諦めた夢を古本屋『松岡』が叶えます
「ビ―ルはあるよ」
彼女は、よっしゃ―とガッツポ―ズをした。
コバさんは、ビールあるの―と言いながら奥の部屋に忍び足で行こうとしていた。
それを見たくるみさんは、私のビ―ルだ―、渡さない―と言い、ビールを巡ってダッシュで居間に入っていた。

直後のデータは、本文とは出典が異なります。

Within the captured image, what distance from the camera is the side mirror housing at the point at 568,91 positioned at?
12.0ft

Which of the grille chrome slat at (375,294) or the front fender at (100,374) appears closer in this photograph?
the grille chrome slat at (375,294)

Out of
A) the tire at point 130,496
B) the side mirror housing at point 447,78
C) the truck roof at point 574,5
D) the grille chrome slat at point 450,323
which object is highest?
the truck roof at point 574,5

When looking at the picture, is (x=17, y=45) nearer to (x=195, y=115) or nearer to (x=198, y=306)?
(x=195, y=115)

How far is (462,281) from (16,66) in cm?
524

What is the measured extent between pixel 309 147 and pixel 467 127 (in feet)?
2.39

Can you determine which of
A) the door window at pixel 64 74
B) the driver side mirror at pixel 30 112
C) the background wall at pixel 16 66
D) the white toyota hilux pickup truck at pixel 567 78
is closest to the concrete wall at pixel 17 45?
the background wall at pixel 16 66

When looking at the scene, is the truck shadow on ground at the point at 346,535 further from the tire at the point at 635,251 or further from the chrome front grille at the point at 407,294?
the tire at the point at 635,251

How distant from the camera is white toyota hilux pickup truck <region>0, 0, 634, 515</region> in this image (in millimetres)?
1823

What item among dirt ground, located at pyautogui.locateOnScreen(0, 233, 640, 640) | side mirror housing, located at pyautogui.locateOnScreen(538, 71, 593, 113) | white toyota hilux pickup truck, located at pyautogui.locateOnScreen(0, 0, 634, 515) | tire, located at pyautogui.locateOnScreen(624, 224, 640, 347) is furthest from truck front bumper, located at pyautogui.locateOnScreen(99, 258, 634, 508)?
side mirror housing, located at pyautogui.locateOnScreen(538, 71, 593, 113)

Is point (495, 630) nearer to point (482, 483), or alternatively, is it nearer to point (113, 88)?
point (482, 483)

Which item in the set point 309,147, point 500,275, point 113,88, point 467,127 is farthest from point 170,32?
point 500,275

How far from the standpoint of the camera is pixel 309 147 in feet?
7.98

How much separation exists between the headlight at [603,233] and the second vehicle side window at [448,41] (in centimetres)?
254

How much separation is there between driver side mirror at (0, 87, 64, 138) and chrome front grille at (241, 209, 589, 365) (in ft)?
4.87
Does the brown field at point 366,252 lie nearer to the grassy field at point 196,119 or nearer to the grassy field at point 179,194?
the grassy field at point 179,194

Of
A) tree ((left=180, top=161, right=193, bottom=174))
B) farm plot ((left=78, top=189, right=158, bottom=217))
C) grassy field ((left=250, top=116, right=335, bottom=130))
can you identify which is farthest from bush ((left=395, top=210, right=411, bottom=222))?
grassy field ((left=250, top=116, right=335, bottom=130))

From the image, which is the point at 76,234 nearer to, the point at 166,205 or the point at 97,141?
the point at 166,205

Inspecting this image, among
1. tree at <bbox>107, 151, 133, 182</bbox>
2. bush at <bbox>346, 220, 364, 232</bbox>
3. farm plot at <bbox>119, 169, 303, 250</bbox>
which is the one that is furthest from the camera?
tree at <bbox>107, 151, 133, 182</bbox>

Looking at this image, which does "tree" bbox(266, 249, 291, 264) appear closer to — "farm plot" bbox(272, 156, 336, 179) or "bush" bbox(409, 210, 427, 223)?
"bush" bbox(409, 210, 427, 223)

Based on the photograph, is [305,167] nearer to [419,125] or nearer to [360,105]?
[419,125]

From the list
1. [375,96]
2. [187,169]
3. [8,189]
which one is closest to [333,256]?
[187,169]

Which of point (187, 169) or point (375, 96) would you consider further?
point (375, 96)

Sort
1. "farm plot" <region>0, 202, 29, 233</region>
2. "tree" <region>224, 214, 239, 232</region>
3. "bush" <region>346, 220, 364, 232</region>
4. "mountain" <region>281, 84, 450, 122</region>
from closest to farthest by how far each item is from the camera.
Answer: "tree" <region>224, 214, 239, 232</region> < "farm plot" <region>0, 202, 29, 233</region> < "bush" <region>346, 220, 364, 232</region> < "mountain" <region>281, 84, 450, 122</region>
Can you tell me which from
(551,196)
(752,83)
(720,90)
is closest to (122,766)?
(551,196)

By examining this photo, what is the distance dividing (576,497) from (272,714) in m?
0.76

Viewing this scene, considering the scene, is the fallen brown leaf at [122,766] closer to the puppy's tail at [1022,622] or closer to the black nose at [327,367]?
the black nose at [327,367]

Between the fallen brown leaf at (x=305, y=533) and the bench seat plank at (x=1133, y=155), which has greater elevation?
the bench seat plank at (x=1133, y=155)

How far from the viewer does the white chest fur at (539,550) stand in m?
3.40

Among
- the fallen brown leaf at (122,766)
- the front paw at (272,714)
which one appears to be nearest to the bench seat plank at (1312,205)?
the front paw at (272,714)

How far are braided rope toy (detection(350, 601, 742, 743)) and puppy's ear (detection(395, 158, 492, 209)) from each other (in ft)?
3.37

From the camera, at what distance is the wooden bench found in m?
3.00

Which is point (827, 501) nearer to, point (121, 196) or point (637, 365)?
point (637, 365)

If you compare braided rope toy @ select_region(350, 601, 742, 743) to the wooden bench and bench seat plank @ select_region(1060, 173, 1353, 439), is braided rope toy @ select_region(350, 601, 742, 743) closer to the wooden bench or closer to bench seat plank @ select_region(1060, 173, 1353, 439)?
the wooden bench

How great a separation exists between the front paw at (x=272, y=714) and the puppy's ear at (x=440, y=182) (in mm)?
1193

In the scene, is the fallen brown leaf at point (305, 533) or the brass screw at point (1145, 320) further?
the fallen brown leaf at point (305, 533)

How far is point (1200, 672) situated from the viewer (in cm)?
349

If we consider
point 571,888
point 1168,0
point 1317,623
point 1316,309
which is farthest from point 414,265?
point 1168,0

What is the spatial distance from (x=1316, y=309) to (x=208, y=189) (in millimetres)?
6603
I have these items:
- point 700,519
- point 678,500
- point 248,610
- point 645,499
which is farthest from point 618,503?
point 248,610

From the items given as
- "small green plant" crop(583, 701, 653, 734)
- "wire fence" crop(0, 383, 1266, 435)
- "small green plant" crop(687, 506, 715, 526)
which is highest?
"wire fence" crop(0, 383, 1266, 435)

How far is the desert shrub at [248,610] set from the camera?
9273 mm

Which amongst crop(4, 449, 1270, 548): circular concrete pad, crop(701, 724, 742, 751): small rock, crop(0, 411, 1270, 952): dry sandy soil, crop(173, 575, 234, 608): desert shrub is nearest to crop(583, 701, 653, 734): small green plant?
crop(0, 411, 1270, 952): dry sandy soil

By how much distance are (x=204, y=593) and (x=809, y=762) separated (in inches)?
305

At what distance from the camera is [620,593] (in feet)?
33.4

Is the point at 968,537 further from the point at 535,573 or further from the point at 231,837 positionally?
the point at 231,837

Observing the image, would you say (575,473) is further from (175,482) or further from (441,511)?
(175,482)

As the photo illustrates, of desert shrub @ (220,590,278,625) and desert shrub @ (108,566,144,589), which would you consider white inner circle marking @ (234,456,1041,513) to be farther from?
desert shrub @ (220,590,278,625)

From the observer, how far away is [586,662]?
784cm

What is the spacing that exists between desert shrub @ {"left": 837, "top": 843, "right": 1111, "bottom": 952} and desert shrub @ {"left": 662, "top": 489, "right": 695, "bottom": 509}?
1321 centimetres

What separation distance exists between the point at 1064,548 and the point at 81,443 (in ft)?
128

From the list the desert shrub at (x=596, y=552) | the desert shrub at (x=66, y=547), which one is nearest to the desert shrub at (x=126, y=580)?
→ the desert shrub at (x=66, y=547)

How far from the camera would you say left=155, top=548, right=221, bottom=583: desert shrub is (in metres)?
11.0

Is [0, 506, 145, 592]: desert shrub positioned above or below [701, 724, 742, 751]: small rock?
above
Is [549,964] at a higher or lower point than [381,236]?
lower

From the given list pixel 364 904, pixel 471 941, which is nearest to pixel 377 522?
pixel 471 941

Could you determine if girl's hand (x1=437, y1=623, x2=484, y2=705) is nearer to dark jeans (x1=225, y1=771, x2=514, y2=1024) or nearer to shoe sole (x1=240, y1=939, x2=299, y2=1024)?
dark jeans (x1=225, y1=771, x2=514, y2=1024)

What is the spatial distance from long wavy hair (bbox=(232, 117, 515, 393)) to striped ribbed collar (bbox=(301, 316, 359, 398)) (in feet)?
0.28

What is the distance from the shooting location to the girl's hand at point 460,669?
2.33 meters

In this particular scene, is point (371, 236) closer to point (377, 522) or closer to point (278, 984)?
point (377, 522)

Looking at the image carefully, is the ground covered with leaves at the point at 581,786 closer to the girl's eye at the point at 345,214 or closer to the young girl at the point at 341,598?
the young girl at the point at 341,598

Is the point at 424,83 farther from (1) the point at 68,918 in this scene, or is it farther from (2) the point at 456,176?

「陽琉、みんなで一緒に食べよう! 今日はありがとう。来てくれて」
松岡さんはいつも以上に優しく笑顔で微笑んだ。
「はい」
私は返事をして、私が思う優しい笑顔を松岡さんにした。
「遅いよ―! 早くきて―」
「はい―行くよ」
コバさんに返事をして、彼は駆け足で向かった。
私たちは、前よりも清々しい気持ちだった。
ズボンのポケットの中を、手で突っ込んで見ると、ティッシュが入っていた。
行く前に入れたティッシュは、華やかな色に見えた。
ティッシュが水に染みわたるかのように色は変化していき、心に潜んでいる不安な色は消えなかった。
誰しも笑顔であったが、不安な色は胸の中に閉まっていた。
まだまだ歩む道はある。
それは、私たちの夢を叶えるその先だ。